The focus of training could instead be on the social determinants of health for racial and cultural minorities and how health professionals can better recognise barriers to access and treatment adherence [ 60 ].

A stronger commitment to patient-centred care which aims to provide health services that reflect the needs of the patient and not the mainstream health system, is recommended.

The study has a number of limitations. Sampling was non-representative, although undertaken at popular, central public place shopping mall and a well-attended cultural event. The study may have also over-selected for individuals who were confident, educated, literate and who possessed a higher English language proficiency.

The availability of bi-lingual researchers and the option to have the survey read to participants may have alleviated some of these concerns. Several interviews were carried out in Spanish. The study captured the bulk of minority individuals who were in proximity to our research stalls. The sample sizes are small by cultural group because such groups are underrepresented in the particular region the study was held.

This precluded identifying correlates of health care experiences by cultural group. While this prevented the identification of explicit incidents, it allowed participants to consider any incident they perceived to be discriminatory or substandard.

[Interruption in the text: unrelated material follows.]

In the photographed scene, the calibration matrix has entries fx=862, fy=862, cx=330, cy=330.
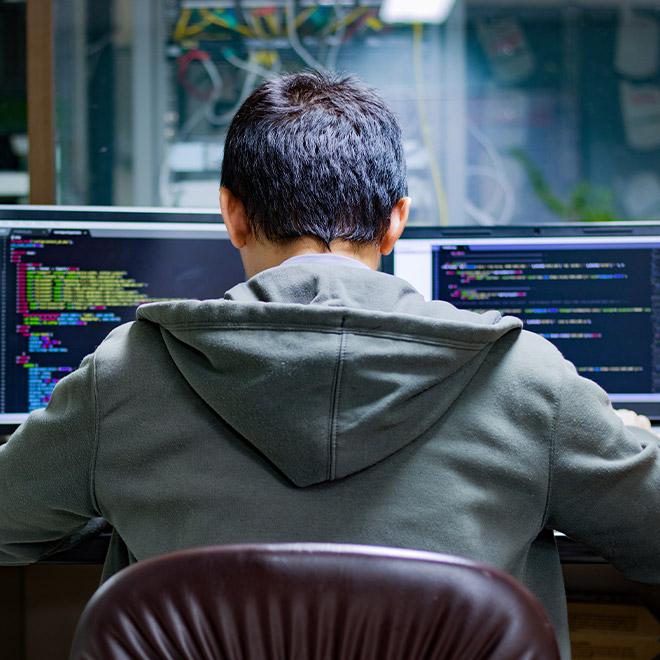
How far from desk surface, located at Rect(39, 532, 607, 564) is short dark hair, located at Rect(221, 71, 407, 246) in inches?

Similarly, the components of cultural strength were determined by participant perception as opposed to a more objective or detailed measure of cultural attachment i. The intent of the study was to gather preliminary information on health care experiences via a succession of relevant questions. However further research exploring the psychometric properties of the questionnaire at large may be warranted.

Specific items may need to be refined.

America’s Racial and Ethnic Minorities

Open-ended questions may need to be included to allow for greater context. This process may benefit from direct consultation with minority and underserved communities.

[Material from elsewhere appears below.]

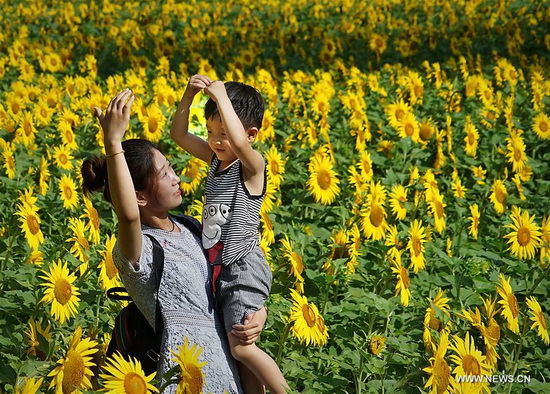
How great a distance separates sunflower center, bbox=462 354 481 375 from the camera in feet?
8.30

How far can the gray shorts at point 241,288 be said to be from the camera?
8.48 ft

Nonetheless, participants on average reported adequate access to services. The study had a number of strengths.

United States of America

It provided a rare insight into minority health care expectations and experiences in a region with comparatively lower proportions of racial and cultural minorities.

Additionally, the study explored the impact of cultural strength on health care interactions and outcomes. Conclusion In this study, participants on average, reported that they had good access to health care services, were not afraid to visit conventional services, experienced low levels of racism and poor treatment and were generally satisfied with their treatment.

Participants also reported high levels of cultural strength, and viewed staff diversity and staff knowledge of different cultures as important. The importance of culture to health care visits was somewhat important as was a preference for practitioner cultural matching.